We revisit 2019 news highlights each weekend this month, concluding with a Top 10 countdown starting Dec. 22. This originally was published Feb. 16.
In March 2015, I wrote about going with friends to a Corktown restaurant, only to find after the meal that the person who drove had his new car stolen.
When we called police, they said squad cars didn’t come out to take reports so we'd have to go to the station. We grabbed an Uber to the station at Woodward and West Grand Boulevard, where we learned three other cars had been stolen in the immediate area that night. One couple waiting in the station had just eaten at Gold Cash Gold.
I griped in the column that police needed to better patrol the area, that restaurant owners needed to provide better security, and police needed to come out to take the reports of the stranded car owners. The police chief responded with changes, which was great.
But some readers thought it was absurd, essentially telling me to stop whining; it’s the reality of being in a city. So, shut up.
The next day, WDIV’s Guy Gordon asked me to come to Corktown for an interview about the incident. As we walked on a side street off Michigan Avenue, he asked, in so many words: “Are we applying suburban expectations to the city?”
Asking too much?
I replied: “Guy, how low is the bar?” Is it asking too much to expect your car to be there after visiting a restaurant?
The other day, I rode the QLine home after work -- the still relatively new and definitely non-suburban QLine. A platform board said the streetcar was two minutes away. It said so for about 15 minutes, when the rail car finally showed up. Nothing on the board indicated a delay. I posted a snarky Facebook comment about my experience: "Next time when you tell a friend that you’ll be over in 2 minutes and you show up 10 or 15 minutes later, tell them you meant QLine time."
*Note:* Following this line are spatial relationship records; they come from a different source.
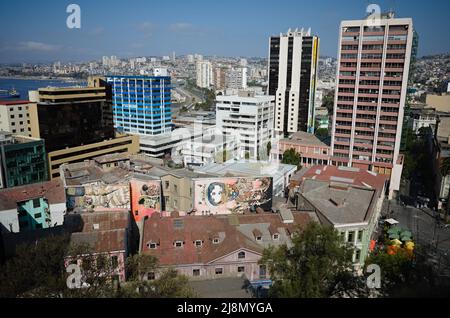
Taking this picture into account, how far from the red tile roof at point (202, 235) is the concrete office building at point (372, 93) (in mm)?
15917

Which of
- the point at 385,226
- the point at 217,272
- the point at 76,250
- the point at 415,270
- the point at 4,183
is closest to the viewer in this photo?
the point at 76,250

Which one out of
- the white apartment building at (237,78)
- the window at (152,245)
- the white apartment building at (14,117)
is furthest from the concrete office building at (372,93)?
the white apartment building at (237,78)

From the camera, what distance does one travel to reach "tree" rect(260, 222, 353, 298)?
661 centimetres

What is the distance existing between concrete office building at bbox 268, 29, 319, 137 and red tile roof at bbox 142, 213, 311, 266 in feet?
95.4

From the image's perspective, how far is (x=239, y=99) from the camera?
34.4m

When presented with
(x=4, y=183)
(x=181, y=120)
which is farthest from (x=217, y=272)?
(x=181, y=120)

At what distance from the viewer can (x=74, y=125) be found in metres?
29.8

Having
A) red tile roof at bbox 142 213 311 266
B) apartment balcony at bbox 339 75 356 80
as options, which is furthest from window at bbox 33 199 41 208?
apartment balcony at bbox 339 75 356 80

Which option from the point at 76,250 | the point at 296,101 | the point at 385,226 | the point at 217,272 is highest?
the point at 296,101

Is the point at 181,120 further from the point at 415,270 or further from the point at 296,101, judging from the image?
the point at 415,270

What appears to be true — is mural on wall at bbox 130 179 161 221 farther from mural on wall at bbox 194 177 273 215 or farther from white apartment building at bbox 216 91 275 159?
white apartment building at bbox 216 91 275 159

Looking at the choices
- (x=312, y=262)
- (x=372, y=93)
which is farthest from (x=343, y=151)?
(x=312, y=262)

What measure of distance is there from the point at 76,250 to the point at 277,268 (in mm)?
4987

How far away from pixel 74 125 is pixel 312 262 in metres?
27.3
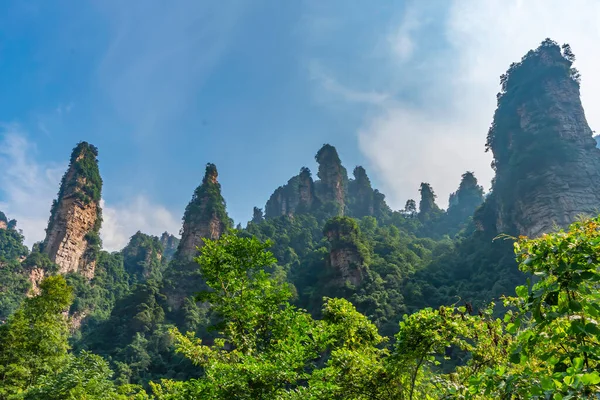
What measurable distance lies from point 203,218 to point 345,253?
1314 inches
Again, some suggested I stop whining.
Sorry, but it's time Detroiters had suburban expectations. No, it’s not good enough to dismiss irritations in the city that need correcting by simply saying: “It’s Detroit. What do you expect?”
Detroiters deserve to come out of restaurant and have our cars still there – just like the suburbs. We deserve to call the cops and have them arrive reasonably quickly – just like the suburbs. We deserve to live on streets that don't echo with gunfire every night – just like the suburbs. And yes, Detroiters deserve to send their kids to good schools – just like the suburbs.
We need to make some changes, a lot of them, to get there. We need to take some of the tax money going to developers and spend it on more neighborhood police patrols and more EMS workers so they can respond more quickly to 911 calls – like they do in the suburbs.
How is it we can hear about all these grand developments in the city, including Dan Gilbert’s Hudson’s tower, and not one word about what the developers plan to do to improve schools? These developments might yield a special tax to improve existing schools, or even open new ones. That money could also go to beefing up police patrols in high-crime neighborhoods.
Yes, there are far more serious socioeconomic issues in the city than in the suburbs. Poverty complicates both education and crime, granted. But that doesn’t mean Detroiters should settle for so much less.
Even if we don’t get the same services in the city, we should have suburban expectations. It’s the first step to getting suburban results.